Literacy efforts help translate medical jargon for patients

? Toni Cordell-Seiple uses different-colored markers to carefully write “from lung doctor” or “for blood pressure” on her husband’s myriad prescription bottles.

It’s easier than stopping to decipher the 10-letter, almost unpronounceable drug names each time she grabs one of the lookalike bottles. It’s also something of a reflexive defense for the Georgia woman, who says she once read so poorly that she signed hospital forms unknowingly consenting to a hysterectomy.

“The personal humiliation that I had not understood it was too great to confess” until years later when the mother of three, who spent her youth with undiagnosed dyslexia, finally conquered reading.

Comprehending medical jargon is difficult, even intimidating, for the most educated of laymen. It’s almost impossible for millions of people who can’t read well, aren’t fluent in English or have vision or cognitive problems caused by aging. And the consequences of low health literacy can be devastating: more and longer hospitalizations, even death.

A major study in Florida is testing whether teaching health literacy classes and using simple-to-understand medical instructions including lots of pictures instead of big words and doctor-speak can keep Medicaid patients with diabetes and high blood pressure healthier.

But “low literacy is far more than a reading problem,” says Dr. David Baker of Chicago’s Northwestern University, citing studies that show patients who have a hard time comprehending health instructions avoid care.

“How can we get patients with limited literacy to be empowered and ask questions of their doctors, rather than just nodding their heads so that they’re not embarrassed because they think that the doctor is going to say that they’re dumb?” Baker asked.

The prestigious Institute of Medicine has just begun a study of how many Americans risk their health because they can’t understand hospital forms or medication labels or don’t know what to say when a doctor asks for their medical history.

Education statistics show one in five adults reads below the sixth-grade level, while most health materials are written at the 10th-grade level or above.

Then there’s the common lack of translations for immigrants, plus Barker’s research that suggests health literacy drops with old age.

Not to mention busy doctors who don’t take the time to fully explain how to treat or prevent a disease in words patients can understand. Why say “you have a benign tumor” instead of the clearer “it’s not cancer”? Or assume people know “take orally” means “by mouth”?

What to work on » Could you extend the article on health literacy and medical jargon, picking up after its last sentence, the one asking whether people know "take orally" means "by mouth"?

Given data »
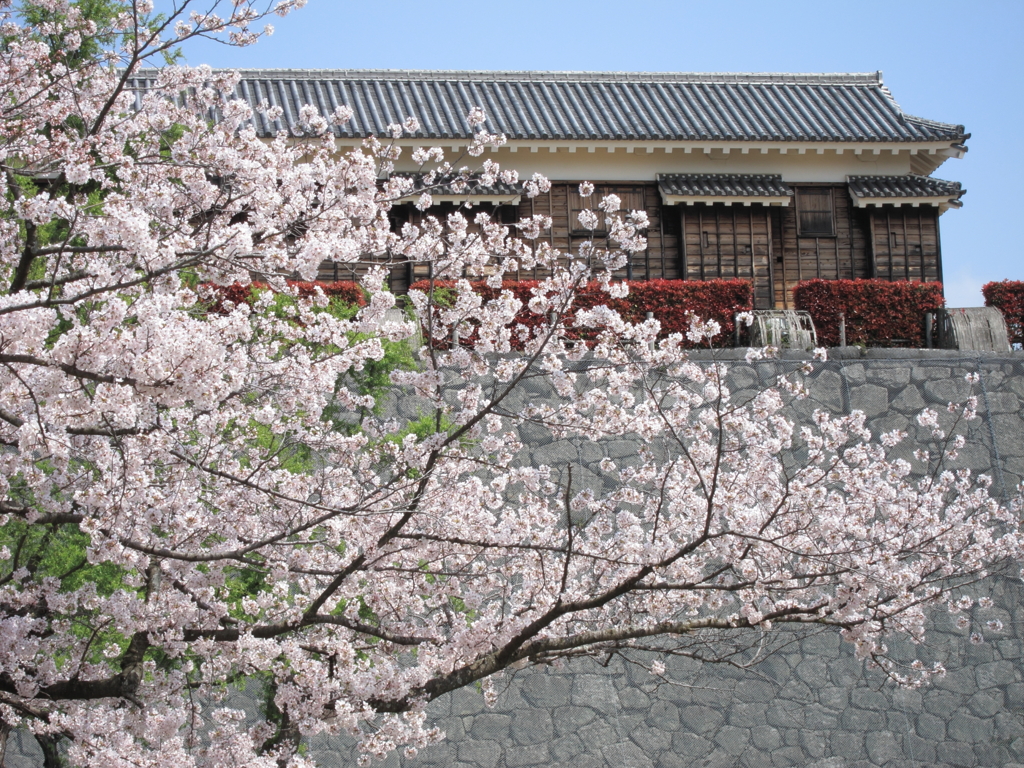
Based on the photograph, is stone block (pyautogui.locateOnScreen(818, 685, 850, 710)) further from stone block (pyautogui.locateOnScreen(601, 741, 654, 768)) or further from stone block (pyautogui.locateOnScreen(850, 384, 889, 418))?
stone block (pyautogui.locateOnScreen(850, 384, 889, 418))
---
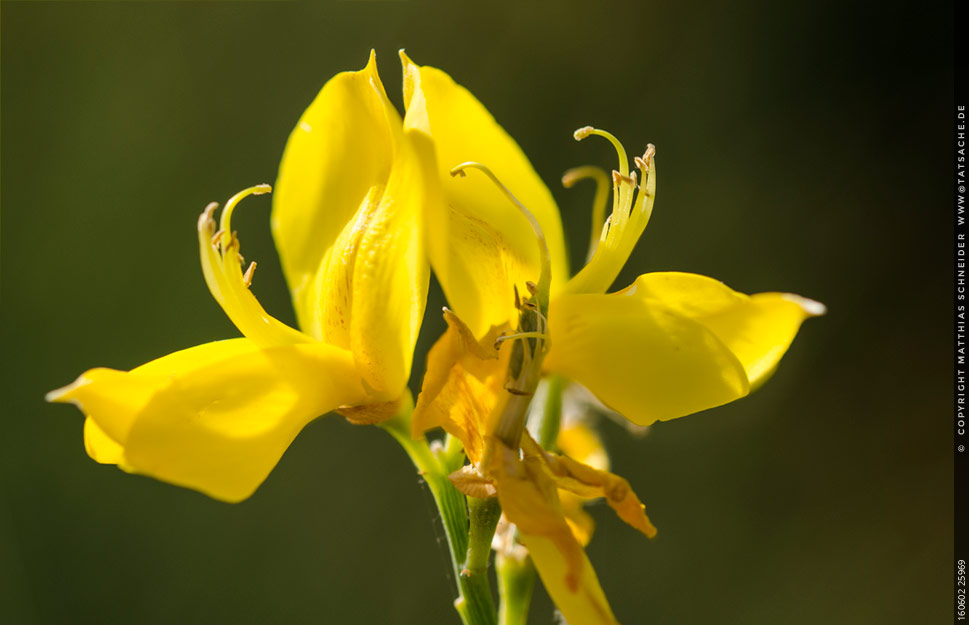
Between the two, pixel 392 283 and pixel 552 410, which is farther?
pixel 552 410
* * *
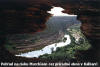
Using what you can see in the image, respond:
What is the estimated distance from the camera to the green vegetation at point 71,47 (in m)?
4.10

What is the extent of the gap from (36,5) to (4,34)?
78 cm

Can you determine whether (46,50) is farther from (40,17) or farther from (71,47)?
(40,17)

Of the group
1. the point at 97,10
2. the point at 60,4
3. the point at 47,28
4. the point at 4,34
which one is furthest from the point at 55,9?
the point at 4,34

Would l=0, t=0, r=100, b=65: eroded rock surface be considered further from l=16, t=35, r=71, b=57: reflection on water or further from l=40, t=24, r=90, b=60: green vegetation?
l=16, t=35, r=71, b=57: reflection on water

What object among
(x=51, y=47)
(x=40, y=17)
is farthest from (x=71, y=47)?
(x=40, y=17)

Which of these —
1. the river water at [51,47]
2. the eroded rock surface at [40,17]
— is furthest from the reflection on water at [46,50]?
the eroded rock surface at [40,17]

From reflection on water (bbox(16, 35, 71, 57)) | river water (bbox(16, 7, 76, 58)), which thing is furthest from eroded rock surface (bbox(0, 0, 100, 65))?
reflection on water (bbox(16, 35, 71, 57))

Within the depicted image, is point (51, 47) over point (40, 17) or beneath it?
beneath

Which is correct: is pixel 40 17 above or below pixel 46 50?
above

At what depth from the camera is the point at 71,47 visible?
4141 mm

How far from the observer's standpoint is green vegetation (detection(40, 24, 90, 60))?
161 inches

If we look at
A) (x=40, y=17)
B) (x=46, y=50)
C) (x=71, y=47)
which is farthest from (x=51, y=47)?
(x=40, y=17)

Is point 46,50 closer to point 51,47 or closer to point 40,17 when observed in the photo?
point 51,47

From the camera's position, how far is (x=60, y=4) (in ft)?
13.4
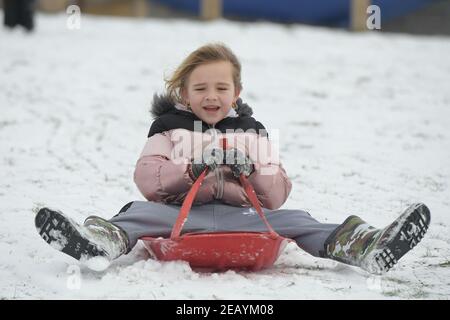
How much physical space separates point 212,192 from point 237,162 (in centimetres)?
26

Task result »
Even with instructions as simple as “take a pill three times a day,” “You would be maybe amazed at how many people really don’t understand that means breakfast, lunch and dinner,” Kim Lee of the Georgia Health Literacy Project said during a recent meeting of health communication specialists. The Georgia pilot program has begun teaching students in some adult reading classes how to interpret health instructions.

The question is just what will it take to improve such patients’ health: Do all pill bottles need picture instructions? At what reading level should health information be worded?

Enter the Florida Health Literacy Study, the first research to compare whether extra literacy steps keep at-risk patients measurably healthier than standard care.

Run by the University of South Florida and funded by drug manufacturer Pfizer Inc., the study has 27 community health centers enrolling up to 2,800 Florida Medicaid patients with diabetes or high blood pressure, two common diseases that can kill if not controlled properly.

For two years, half the centers will administer standard care. At the other half, patients will attend classes about their disease and receive special health materials, in English and Spanish, that are full of pictures and very easy words: the diabetic symptom “increased urination,” for example, is written as “having to pee a lot.” They also get real-world advice such as that a half-mile walk to the bus stop each day or salsa dancing every weekend is comparable to exercising at an expensive gym.

However the Florida study turns out, the head of an American Medical Assn. health-literacy program advises doctors to begin communicating better today. Dr. Joseph Riggs, a New Jersey gynecologist, makes his patients repeat treatment instructions back to him to ensure they understood.

“We can’t make them feel embarrassed and ashamed,” Riggs said. “We have to help them through this process.”